The plan, which was presented in March 2004, took seven months of elaboration and had the participation of 13 ministries committing resources, defining responsibilities and setting a timetable.
“Clearly Lula’s administration has failed up to now to implement the Action Plan and to protect the Amazon,” said Paulo Adario, Greenpeace Amazon Campaign Coordinator.
“Although there have been positive measures taken by the government, such as the creation of protected areas and demarcation of Indigenous lands, the fact that the annual average of deforestation has been more than 23,000 square kilometers for the last three years is simply unacceptable. This is a national shame.”
During the same period, Lula’s Government has celebrated the rapid expansion in grain production and world leadership in meat exports, with the Minister of Treasury Antonio Palocci declaring, “Agribusiness is the best business of Brazil.”
Almost half (48 percent) of the deforestation occurred in the Amazon basin state of Mato Grosso, governed by the largest individual soy producer in the world, Blairo Maggi.
Of the 12,576 square kilometers lost in the State, 4,176 square kilometers were authorized by the government. The rest was illegal.
Maggi doesn’t hide his opinion about deforestation, “A 40 percent increase in deforestation doesn’t mean anything at all, and I don’t feel the slightest guilt over what we are doing here,” Maggi said in an interview to The New York Times in September 2003, referring to the Amazon deforestation rate of the previous year.

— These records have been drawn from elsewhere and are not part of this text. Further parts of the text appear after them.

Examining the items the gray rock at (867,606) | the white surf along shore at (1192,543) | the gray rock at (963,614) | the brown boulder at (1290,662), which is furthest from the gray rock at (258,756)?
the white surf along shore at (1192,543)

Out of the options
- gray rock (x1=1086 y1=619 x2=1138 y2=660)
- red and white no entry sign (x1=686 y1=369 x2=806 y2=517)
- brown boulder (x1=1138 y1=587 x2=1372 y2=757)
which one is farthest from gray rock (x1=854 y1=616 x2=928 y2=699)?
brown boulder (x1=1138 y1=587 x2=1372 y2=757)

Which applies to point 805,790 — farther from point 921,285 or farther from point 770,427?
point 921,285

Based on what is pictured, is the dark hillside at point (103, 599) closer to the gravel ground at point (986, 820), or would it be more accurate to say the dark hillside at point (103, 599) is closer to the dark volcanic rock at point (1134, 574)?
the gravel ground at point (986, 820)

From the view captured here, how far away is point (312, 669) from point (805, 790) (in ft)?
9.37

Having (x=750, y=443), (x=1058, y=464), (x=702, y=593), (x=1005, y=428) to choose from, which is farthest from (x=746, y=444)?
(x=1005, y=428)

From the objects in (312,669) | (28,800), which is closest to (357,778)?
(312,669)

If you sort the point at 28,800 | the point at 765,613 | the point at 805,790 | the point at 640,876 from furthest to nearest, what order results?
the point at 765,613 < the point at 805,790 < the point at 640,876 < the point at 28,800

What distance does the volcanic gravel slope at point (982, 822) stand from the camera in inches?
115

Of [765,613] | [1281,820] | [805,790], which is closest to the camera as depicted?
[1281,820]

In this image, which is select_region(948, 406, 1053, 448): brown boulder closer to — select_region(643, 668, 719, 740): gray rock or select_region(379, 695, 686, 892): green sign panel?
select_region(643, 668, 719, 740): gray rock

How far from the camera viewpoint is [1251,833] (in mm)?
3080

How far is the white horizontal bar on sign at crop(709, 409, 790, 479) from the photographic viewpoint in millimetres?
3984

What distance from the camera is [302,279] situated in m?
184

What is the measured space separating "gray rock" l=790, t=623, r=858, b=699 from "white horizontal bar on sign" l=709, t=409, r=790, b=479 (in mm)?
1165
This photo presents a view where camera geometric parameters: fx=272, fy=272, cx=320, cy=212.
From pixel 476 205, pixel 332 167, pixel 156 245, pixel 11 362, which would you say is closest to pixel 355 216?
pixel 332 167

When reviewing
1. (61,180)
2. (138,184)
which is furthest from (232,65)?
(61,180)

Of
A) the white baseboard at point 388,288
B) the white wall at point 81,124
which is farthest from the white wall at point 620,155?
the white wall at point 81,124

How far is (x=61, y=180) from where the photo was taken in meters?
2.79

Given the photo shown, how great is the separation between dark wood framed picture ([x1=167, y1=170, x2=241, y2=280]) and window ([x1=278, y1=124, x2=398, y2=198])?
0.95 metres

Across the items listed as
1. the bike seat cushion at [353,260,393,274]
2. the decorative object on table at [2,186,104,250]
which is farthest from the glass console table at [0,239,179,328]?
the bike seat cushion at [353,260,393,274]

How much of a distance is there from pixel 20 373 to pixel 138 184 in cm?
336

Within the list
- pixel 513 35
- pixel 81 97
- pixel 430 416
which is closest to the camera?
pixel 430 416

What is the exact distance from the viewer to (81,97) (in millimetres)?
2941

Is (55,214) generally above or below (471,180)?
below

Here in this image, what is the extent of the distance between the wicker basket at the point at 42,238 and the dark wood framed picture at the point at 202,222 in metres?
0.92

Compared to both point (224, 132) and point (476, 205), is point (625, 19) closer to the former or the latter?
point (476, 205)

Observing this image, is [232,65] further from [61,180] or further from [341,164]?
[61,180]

“Agribusiness and illegal logging are key culprits of deforestation,” said Adario. “Lula’s administration is facing a fundamental contradiction: to fight Amazon deforestation or to promote the expansion of agribusiness to pay the Brazilian external debt.
“To make a real difference on the ground, the government needs to restrict soy plantations to areas already deforested, combat illegal logging and effectively implement their own anti-deforestation plan.”
By allowing this level of Amazon destruction, the government is also contributing to the devastating impacts of global warming.
Carbon dioxide emissions from deforestation and burning in the Amazon are the main Brazilian contributions to climate change and there is growing evidence that climate change is drying out the forests.